● **Problem description**
Render everything from the line containing "How large a" down to the line containing "Answer: pixel 555" as a Markdown table with the columns Row and Entry. Put one line of the items in each row and skip blank lines.

::::::::::

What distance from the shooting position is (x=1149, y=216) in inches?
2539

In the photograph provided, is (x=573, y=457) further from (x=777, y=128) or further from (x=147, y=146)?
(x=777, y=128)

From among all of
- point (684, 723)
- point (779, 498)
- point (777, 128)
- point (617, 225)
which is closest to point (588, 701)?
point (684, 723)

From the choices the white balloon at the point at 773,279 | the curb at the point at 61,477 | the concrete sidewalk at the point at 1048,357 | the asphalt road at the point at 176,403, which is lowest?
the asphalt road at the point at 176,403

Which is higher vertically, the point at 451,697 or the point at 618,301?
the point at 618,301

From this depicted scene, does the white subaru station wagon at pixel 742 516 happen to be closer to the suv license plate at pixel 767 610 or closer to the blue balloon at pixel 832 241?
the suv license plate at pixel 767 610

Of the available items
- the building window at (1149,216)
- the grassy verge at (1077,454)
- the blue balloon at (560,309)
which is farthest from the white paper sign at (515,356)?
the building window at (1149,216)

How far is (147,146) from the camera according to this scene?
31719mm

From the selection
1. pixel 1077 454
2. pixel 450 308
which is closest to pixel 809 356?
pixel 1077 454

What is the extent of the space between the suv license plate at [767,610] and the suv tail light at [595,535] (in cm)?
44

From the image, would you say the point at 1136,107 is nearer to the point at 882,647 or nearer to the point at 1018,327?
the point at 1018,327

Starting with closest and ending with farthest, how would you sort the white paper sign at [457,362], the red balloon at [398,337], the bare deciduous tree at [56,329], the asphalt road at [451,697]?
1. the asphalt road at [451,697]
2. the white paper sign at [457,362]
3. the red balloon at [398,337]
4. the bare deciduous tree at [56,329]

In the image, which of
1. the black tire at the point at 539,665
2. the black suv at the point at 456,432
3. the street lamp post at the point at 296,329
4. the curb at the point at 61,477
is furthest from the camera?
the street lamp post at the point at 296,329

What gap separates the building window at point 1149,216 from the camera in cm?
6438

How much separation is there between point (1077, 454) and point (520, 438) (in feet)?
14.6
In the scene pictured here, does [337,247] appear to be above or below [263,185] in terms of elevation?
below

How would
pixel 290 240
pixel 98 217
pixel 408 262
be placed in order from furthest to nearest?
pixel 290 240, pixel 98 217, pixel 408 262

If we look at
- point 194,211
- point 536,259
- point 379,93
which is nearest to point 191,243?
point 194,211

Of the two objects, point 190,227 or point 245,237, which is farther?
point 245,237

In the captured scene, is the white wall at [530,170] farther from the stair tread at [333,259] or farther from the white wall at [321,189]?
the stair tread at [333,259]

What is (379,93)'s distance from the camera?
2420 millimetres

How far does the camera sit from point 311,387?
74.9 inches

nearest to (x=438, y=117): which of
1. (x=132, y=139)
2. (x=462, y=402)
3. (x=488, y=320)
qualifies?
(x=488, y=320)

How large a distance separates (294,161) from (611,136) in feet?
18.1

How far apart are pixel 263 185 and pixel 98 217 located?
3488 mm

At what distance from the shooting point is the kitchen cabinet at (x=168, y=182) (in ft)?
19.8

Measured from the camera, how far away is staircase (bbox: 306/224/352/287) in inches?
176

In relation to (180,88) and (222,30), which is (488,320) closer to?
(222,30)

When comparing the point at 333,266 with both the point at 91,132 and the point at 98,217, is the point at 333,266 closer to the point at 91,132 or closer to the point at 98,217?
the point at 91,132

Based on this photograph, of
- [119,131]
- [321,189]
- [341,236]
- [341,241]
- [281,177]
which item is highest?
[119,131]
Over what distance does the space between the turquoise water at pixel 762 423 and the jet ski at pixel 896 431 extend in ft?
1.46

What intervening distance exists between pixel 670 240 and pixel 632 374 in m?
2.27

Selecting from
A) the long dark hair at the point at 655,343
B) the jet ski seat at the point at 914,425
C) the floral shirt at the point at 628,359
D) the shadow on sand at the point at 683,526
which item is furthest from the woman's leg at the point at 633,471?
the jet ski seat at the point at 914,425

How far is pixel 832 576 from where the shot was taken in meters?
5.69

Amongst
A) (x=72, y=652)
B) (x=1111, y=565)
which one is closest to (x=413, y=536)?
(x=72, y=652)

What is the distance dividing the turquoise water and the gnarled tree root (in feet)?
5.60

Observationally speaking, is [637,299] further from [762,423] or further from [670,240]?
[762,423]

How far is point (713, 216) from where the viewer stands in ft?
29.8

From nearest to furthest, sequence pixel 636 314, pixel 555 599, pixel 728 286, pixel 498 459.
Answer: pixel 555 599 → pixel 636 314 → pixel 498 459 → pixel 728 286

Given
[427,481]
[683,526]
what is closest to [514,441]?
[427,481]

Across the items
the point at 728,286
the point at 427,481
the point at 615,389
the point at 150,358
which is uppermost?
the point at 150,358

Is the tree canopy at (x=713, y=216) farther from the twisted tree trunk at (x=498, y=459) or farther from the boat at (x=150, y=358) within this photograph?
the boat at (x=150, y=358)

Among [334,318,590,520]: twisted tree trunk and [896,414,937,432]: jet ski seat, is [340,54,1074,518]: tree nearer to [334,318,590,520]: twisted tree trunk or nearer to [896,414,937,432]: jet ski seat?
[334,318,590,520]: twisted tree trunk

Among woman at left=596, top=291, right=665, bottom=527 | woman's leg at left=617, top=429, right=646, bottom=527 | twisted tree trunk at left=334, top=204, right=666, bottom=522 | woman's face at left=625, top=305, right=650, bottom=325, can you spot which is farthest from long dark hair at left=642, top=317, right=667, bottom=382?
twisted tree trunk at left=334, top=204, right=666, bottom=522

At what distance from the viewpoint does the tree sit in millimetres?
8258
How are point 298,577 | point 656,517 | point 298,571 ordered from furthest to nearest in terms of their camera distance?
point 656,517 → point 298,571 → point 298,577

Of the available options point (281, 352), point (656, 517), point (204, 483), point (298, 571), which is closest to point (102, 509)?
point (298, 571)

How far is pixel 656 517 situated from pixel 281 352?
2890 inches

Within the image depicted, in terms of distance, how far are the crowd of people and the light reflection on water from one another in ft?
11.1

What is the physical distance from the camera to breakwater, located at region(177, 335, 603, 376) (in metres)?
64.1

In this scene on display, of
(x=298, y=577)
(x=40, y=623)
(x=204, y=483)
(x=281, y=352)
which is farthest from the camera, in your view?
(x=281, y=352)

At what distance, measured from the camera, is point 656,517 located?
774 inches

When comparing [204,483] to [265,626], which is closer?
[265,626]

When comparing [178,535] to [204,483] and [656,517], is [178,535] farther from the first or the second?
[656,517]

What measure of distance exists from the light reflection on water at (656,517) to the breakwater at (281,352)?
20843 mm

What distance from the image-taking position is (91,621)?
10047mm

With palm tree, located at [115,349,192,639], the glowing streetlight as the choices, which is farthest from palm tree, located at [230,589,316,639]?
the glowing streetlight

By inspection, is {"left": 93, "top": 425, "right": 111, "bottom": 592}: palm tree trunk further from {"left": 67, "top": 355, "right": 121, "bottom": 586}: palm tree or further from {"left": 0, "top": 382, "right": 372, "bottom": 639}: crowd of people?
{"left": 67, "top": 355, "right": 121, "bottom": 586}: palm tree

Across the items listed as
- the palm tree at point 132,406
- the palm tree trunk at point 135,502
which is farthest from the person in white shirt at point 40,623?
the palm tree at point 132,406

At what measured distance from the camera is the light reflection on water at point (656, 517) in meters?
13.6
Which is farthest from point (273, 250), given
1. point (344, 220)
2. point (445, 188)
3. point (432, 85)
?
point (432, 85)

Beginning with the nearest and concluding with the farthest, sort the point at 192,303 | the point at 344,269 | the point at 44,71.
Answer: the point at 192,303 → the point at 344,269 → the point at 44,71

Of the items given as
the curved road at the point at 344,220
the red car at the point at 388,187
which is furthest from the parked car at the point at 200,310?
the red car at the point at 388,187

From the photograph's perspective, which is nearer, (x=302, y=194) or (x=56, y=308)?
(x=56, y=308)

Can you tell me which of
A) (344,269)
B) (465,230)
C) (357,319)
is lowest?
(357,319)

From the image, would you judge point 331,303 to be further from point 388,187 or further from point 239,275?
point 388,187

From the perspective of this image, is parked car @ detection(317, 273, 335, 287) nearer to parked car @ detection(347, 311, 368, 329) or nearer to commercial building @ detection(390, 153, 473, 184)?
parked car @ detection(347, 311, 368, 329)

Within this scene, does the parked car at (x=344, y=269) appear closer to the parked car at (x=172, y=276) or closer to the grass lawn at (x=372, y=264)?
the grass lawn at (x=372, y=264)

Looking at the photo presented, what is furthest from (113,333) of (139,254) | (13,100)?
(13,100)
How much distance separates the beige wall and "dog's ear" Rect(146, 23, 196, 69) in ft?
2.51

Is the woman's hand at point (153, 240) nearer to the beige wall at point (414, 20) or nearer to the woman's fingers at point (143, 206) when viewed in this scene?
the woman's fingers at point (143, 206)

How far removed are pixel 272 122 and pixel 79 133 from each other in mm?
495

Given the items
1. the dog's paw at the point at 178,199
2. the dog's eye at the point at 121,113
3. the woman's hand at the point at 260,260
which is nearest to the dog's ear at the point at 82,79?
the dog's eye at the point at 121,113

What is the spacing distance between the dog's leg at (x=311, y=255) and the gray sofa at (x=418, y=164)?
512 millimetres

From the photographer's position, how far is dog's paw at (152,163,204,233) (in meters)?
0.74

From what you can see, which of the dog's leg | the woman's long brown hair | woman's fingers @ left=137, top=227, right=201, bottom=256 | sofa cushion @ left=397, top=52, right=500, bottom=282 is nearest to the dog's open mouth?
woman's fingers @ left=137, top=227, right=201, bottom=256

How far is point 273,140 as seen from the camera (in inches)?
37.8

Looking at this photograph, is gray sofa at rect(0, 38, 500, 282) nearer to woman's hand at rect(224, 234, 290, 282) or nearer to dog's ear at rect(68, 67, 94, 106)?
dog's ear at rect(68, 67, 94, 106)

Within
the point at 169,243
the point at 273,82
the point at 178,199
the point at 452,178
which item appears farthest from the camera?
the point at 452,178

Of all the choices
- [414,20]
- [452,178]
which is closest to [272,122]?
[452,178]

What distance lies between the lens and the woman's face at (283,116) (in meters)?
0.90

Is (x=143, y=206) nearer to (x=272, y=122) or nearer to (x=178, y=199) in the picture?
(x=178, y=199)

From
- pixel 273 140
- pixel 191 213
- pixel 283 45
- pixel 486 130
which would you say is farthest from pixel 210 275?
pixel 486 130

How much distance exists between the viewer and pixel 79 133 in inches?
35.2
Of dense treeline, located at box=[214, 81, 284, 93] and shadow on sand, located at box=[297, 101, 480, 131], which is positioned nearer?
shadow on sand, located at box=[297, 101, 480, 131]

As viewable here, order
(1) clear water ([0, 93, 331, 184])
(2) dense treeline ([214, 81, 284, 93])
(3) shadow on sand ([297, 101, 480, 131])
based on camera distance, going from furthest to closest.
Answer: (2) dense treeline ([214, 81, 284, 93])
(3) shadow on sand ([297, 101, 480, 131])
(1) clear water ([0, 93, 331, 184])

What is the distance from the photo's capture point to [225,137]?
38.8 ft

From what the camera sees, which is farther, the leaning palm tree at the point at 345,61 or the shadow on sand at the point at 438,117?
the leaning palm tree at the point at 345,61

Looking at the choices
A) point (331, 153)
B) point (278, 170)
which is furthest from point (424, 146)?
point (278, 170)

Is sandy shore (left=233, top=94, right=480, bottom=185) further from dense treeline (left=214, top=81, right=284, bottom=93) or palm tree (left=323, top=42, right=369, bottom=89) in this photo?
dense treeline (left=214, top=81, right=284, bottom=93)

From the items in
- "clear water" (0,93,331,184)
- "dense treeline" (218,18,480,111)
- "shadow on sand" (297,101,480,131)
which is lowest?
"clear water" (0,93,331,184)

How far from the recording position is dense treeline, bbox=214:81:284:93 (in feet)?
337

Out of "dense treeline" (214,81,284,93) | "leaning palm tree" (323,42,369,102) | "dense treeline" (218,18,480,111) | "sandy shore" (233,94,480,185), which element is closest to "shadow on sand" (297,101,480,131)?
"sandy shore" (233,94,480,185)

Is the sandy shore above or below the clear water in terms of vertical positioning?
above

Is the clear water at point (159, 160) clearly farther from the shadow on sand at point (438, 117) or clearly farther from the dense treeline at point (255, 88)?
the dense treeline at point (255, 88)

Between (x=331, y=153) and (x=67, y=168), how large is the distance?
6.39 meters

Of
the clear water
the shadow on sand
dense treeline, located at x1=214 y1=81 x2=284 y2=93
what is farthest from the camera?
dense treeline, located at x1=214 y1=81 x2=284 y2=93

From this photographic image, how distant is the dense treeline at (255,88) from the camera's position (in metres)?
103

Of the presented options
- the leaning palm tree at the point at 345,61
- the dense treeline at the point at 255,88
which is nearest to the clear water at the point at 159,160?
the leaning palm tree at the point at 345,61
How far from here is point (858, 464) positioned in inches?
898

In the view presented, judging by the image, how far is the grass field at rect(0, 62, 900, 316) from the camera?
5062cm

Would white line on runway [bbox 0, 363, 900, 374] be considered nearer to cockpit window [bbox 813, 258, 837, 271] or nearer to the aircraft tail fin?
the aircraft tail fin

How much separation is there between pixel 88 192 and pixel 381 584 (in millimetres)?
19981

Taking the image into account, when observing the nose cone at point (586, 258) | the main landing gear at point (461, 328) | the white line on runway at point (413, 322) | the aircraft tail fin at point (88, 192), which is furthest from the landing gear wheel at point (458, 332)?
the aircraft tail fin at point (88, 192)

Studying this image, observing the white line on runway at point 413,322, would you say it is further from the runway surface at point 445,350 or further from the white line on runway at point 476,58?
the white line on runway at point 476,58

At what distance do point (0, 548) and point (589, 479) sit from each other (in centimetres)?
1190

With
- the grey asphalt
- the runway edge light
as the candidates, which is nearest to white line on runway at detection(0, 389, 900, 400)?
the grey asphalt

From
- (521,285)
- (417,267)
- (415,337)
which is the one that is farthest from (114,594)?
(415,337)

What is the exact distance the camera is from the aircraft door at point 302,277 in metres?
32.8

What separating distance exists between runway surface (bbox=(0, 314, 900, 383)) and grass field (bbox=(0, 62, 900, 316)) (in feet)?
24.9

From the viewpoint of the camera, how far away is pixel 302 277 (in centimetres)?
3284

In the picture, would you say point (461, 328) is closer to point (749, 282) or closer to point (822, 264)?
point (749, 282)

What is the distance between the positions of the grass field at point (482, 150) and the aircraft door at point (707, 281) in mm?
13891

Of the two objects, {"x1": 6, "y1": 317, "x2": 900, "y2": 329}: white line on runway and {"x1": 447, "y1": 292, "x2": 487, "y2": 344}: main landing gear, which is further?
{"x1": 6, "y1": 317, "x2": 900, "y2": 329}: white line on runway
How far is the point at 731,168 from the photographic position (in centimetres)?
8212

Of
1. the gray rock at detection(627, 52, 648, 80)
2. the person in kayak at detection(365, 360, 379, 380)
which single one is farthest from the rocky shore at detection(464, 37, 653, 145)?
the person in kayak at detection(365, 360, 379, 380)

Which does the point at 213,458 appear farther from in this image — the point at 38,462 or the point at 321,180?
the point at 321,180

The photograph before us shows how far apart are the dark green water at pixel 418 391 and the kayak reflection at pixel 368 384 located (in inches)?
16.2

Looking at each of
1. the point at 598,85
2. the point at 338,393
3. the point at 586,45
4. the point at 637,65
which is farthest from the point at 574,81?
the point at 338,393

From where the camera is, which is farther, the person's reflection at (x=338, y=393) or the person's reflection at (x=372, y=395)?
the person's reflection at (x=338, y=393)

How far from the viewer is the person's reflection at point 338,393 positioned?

::::::::::

● **Exercise response**
| Row | Entry |
|---|---|
| 1 | How large a distance separates (294,161) from (611,136) in feet? |
| 2 | 18.1 |
| 3 | How far apart are pixel 263 185 and pixel 98 217 located? |
| 4 | 3488 mm |
| 5 | At what distance from the shooting point is the kitchen cabinet at (x=168, y=182) (in ft)? |
| 6 | 19.8 |
| 7 | Measured from the camera, how far away is staircase (bbox: 306/224/352/287) in inches? |
| 8 | 176 |
| 9 | In relation to (180,88) and (222,30), which is (488,320) closer to? |
| 10 | (222,30) |
| 11 | When comparing the point at 333,266 with both the point at 91,132 and the point at 98,217, is the point at 333,266 closer to the point at 91,132 or closer to the point at 98,217? |
| 12 | the point at 91,132 |
| 13 | Based on this photograph, of |
| 14 | - [119,131] |
| 15 | - [321,189] |
| 16 | - [341,236] |
| 17 | - [341,241] |
| 18 | - [281,177] |
| 19 | which item is highest? |
| 20 | [119,131] |
| 21 | Over what distance does the space between the turquoise water at pixel 762 423 and the jet ski at pixel 896 431 extend in ft? |
| 22 | 1.46 |
| 23 | What intervening distance exists between pixel 670 240 and pixel 632 374 in m? |
| 24 | 2.27 |
| 25 | Selecting from |
| 26 | A) the long dark hair at the point at 655,343 |
| 27 | B) the jet ski seat at the point at 914,425 |
| 28 | C) the floral shirt at the point at 628,359 |
| 29 | D) the shadow on sand at the point at 683,526 |
| 30 | which item is furthest from the woman's leg at the point at 633,471? |
| 31 | the jet ski seat at the point at 914,425 |
| 32 | How far is pixel 832 576 from where the shot was taken in meters? |
| 33 | 5.69 |
| 34 | Amongst |
| 35 | A) (x=72, y=652) |
| 36 | B) (x=1111, y=565) |
| 37 | which one is closest to (x=413, y=536)? |
| 38 | (x=72, y=652) |
| 39 | What is the distance dividing the turquoise water and the gnarled tree root (in feet)? |
| 40 | 5.60 |
| 41 | Observationally speaking, is [637,299] further from [762,423] or further from [670,240]? |
| 42 | [762,423] |
| 43 | How far is point (713, 216) from where the viewer stands in ft? |
| 44 | 29.8 |
| 45 | From nearest to furthest, sequence pixel 636 314, pixel 555 599, pixel 728 286, pixel 498 459. |
| 46 | Answer: pixel 555 599 → pixel 636 314 → pixel 498 459 → pixel 728 286 |